§ **REQUIREMENT**: Each line in the entries below that holds the string "over" must be copied.

§ **DATA FOR PROCESSING**:
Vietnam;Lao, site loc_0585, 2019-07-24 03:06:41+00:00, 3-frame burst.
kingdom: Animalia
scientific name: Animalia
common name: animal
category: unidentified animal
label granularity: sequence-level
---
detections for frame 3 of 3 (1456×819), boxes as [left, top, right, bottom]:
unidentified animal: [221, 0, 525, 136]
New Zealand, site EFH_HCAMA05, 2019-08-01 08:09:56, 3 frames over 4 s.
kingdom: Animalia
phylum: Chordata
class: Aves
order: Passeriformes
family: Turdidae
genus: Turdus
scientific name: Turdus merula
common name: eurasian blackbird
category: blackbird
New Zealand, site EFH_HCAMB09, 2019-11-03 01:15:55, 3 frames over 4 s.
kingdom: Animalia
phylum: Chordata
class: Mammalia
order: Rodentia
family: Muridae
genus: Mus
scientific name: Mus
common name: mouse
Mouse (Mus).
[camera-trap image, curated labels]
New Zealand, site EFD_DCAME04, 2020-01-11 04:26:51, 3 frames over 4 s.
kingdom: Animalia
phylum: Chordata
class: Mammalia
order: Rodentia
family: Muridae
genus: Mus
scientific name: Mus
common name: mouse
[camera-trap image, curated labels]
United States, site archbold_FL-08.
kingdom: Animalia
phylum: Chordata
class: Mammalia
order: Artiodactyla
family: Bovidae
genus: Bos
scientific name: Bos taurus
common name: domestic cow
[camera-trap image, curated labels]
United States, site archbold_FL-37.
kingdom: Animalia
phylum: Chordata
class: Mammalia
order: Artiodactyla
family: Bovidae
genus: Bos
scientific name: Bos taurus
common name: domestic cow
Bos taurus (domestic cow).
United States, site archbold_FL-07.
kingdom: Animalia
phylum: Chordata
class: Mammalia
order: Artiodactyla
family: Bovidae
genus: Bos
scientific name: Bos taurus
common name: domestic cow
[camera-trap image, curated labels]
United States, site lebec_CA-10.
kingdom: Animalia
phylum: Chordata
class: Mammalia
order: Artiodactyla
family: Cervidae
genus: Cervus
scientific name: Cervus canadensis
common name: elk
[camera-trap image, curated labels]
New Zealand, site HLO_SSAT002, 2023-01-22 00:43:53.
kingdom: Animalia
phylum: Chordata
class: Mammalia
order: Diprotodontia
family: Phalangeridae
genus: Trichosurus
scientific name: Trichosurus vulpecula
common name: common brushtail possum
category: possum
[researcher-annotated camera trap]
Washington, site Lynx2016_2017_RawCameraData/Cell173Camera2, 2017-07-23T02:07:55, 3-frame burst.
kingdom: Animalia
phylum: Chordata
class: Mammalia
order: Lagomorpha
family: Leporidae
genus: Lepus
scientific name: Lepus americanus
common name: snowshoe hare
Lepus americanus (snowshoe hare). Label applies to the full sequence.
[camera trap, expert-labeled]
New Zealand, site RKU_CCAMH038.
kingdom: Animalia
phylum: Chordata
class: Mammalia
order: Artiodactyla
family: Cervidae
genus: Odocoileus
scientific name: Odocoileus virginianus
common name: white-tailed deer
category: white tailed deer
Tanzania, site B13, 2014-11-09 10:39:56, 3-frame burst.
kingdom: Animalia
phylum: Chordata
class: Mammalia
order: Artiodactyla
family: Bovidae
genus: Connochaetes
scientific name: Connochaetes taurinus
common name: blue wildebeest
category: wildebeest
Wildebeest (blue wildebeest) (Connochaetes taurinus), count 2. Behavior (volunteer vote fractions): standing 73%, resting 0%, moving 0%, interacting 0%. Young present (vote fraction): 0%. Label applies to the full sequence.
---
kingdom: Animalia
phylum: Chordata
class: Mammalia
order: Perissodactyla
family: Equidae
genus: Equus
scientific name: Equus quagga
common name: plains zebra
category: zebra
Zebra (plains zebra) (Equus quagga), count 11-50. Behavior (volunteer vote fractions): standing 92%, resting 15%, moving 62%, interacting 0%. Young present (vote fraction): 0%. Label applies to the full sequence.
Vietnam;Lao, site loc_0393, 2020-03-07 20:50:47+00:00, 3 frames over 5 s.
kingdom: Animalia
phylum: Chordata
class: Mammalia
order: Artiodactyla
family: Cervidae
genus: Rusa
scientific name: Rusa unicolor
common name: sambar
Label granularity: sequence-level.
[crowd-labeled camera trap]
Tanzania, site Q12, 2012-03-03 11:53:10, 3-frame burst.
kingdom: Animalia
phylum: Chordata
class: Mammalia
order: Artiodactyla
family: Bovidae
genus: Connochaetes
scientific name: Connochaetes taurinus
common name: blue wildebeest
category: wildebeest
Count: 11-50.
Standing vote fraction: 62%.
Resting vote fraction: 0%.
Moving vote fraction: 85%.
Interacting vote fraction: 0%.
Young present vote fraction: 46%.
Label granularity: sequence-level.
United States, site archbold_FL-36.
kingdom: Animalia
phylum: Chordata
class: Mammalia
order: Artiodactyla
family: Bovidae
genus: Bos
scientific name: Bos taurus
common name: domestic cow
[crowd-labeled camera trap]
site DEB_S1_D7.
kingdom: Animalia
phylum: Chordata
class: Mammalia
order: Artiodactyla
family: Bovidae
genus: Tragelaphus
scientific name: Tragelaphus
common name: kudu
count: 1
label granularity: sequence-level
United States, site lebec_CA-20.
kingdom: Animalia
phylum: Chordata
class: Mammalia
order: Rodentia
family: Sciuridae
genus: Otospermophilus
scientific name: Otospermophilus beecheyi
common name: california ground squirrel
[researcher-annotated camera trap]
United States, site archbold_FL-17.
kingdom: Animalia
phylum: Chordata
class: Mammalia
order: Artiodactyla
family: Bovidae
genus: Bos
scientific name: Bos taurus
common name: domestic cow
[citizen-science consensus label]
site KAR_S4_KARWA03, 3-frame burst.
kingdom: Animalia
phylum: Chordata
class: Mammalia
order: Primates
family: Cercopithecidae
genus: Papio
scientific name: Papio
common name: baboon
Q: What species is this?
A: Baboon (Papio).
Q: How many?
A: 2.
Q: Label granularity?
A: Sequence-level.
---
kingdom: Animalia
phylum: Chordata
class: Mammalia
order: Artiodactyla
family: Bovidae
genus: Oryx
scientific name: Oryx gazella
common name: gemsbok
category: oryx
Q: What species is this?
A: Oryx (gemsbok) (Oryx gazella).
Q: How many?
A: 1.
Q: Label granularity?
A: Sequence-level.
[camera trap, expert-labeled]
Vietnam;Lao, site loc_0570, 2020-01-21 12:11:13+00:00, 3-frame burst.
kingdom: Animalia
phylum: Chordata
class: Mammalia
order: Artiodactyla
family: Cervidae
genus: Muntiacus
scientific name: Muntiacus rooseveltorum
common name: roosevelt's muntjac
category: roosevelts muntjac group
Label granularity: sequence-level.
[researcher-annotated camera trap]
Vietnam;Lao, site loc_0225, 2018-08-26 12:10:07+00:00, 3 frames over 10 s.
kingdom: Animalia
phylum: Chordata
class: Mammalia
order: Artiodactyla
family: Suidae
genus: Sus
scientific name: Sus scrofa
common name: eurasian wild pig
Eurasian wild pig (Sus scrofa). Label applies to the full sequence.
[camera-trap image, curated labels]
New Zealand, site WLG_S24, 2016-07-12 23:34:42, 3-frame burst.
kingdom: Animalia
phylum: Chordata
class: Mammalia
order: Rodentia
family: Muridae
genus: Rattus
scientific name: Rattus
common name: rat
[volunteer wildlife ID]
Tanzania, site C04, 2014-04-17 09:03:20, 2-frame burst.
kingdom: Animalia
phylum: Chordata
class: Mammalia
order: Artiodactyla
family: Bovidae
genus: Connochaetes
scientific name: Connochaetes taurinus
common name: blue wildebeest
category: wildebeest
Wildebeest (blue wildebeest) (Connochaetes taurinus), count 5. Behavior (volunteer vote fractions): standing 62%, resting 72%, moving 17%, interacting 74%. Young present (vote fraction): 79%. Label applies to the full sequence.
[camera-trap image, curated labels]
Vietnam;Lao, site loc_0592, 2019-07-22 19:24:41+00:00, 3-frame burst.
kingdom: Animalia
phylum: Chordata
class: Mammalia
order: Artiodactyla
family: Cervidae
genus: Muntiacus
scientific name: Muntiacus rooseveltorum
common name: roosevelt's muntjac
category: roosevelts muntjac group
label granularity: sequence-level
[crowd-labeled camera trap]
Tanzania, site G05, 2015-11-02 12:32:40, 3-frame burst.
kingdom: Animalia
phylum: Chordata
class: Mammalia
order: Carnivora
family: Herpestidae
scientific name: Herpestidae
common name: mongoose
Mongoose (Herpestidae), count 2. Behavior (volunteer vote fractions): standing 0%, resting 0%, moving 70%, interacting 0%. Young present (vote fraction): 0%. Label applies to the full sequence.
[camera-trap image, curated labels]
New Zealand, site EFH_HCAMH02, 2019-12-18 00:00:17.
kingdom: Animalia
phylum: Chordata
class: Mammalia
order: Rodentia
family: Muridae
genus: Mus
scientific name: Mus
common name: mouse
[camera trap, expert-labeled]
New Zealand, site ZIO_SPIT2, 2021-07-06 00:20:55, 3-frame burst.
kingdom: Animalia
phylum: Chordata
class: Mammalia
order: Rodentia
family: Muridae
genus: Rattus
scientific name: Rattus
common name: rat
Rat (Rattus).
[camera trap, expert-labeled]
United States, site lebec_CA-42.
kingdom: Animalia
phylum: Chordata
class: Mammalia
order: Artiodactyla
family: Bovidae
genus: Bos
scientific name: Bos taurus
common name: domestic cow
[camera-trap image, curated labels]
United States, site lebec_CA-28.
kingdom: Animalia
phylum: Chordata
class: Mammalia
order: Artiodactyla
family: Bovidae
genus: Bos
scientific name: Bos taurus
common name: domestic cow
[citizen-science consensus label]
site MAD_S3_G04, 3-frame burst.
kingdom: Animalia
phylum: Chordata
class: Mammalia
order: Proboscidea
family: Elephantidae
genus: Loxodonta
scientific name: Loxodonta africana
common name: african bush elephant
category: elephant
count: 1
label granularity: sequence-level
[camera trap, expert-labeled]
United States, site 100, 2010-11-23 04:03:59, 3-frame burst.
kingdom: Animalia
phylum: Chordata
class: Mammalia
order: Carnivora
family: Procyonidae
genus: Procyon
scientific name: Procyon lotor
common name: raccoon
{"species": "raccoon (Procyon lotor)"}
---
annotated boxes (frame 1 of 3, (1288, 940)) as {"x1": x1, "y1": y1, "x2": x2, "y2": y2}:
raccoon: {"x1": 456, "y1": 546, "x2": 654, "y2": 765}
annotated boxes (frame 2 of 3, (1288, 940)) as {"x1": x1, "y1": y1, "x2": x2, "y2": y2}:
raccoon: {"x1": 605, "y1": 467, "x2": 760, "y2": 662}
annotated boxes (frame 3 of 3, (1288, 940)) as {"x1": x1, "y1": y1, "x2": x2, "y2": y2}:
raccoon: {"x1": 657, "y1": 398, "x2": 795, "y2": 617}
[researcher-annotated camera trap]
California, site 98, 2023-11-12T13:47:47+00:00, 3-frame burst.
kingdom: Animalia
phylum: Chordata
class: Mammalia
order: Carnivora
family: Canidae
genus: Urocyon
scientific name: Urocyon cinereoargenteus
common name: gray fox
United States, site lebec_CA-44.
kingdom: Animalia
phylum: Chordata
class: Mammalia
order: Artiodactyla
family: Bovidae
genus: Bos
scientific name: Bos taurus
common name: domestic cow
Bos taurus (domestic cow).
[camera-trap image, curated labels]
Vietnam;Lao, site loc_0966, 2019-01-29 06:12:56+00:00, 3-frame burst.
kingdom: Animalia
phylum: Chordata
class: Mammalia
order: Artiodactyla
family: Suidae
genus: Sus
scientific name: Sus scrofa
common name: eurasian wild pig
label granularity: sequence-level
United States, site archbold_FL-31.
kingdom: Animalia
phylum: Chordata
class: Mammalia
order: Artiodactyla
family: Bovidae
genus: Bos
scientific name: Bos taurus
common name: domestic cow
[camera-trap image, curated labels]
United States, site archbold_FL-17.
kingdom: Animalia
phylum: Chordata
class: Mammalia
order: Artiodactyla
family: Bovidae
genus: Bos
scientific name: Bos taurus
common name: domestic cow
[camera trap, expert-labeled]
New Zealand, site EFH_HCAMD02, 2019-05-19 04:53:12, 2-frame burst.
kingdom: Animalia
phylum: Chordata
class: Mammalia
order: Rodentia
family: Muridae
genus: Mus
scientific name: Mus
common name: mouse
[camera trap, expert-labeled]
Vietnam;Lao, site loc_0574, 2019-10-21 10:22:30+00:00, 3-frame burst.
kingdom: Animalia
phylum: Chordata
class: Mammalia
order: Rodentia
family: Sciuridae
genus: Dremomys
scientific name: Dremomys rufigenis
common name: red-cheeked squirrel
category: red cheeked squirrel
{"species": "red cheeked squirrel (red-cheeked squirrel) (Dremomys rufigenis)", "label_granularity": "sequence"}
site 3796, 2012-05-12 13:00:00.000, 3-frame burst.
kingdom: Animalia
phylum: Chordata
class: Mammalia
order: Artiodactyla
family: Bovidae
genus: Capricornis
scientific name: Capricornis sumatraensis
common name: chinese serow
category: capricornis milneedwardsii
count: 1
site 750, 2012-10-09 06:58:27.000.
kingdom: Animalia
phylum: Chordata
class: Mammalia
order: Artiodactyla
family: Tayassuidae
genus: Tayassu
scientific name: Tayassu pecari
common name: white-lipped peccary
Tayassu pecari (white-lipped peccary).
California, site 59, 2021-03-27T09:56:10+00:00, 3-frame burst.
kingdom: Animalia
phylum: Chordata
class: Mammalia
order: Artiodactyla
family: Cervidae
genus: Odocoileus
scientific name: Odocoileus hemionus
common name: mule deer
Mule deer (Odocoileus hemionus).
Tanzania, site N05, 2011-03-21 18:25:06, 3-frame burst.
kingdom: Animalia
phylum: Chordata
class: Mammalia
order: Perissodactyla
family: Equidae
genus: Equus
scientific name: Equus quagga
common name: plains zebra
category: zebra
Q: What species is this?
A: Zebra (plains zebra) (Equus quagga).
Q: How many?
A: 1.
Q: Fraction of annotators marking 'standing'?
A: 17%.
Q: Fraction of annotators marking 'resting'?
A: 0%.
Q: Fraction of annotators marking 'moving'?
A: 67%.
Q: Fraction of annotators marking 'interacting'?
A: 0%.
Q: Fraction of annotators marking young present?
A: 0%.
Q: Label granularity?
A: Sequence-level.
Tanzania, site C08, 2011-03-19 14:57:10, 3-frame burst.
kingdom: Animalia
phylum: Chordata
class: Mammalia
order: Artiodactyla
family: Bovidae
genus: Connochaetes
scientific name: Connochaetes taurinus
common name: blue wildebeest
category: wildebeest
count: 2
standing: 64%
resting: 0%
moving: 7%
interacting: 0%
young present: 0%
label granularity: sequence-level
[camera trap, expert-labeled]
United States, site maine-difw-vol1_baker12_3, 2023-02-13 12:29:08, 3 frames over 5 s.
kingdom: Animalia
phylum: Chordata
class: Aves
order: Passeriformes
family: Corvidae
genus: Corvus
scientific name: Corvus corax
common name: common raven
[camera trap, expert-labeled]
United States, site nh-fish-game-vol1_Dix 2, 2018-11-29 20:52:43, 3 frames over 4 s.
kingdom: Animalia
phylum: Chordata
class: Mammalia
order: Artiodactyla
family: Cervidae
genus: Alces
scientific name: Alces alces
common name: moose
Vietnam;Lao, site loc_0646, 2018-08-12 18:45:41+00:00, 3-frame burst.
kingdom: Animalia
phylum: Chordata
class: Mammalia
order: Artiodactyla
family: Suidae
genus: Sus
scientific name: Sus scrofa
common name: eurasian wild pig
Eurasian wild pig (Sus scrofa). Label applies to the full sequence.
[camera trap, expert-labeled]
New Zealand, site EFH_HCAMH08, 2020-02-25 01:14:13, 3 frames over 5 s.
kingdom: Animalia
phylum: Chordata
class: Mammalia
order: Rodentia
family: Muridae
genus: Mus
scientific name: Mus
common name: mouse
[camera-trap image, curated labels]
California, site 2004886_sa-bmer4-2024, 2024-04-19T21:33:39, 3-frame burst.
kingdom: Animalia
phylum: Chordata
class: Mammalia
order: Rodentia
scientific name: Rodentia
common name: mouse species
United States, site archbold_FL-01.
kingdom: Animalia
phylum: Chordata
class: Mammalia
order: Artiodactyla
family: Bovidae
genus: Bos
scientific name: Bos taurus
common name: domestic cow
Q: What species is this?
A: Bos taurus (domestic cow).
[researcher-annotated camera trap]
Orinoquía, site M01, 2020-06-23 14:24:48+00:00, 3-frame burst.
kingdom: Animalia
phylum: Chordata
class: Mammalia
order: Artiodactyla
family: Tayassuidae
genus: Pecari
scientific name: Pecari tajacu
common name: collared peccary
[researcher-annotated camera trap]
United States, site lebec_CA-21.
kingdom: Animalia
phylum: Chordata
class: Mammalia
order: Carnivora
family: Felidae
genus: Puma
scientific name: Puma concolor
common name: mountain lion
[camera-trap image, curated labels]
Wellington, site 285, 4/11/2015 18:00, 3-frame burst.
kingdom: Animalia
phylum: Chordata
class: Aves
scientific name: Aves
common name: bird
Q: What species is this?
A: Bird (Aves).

§ **SOLVED EXERCISE**:
New Zealand, site EFH_HCAMA05, 2019-08-01 08:09:56, 3 frames over 4 s.
New Zealand, site EFH_HCAMB09, 2019-11-03 01:15:55, 3 frames over 4 s.
New Zealand, site EFD_DCAME04, 2020-01-11 04:26:51, 3 frames over 4 s.
Vietnam;Lao, site loc_0393, 2020-03-07 20:50:47+00:00, 3 frames over 5 s.
Vietnam;Lao, site loc_0225, 2018-08-26 12:10:07+00:00, 3 frames over 10 s.
United States, site maine-difw-vol1_baker12_3, 2023-02-13 12:29:08, 3 frames over 5 s.
United States, site nh-fish-game-vol1_Dix 2, 2018-11-29 20:52:43, 3 frames over 4 s.
New Zealand, site EFH_HCAMH08, 2020-02-25 01:14:13, 3 frames over 5 s.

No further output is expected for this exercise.